Actually, as of SE7, switch statements can be used with strings. I'm not sure how efficient this is, but it's an option.
Alternatively, if you're using something prior to SE7, you could try....
You can actually pass a radix to parseInt
, meaning that if you have letters in your prefixes but they're case-insensitive, you can use Integer.parseInt(input.substring(0,4),36)
to get a valid integer value, which you can then use with switch
.
Upvotes: 2
Reputation: 1677
Create a HashSet
and add these 4 values in it. and then parse your input values to get first four integers and call HashSet contains()

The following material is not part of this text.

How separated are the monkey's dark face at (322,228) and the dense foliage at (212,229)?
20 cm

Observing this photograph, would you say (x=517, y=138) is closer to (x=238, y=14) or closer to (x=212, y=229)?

method, that will return true/false.
Upvotes: 1
Reputation: 29213
If you only have (relatively) small integers, you could use a sparse array of booleans, where your prefixes will act as indexes.
Alternatively, a HashSet
would be a good choice.
Upvotes: 1
Reputation: 876
Are the prefixes the same length?
If so, you could hash all the prefixes.
When you encounter a new input you would extract the first x digits.
You would look for the presence of the first x digits in the hash - an O(1) operation if the hash is designed well.
Upvotes: 1
Reputation: 23409
Your best bet would be to store the prefix in a HashMap and the value should be a linked list. I am assuming the same prefix can get tagged with various numbers like 19011234 190123444.
Upvotes: 1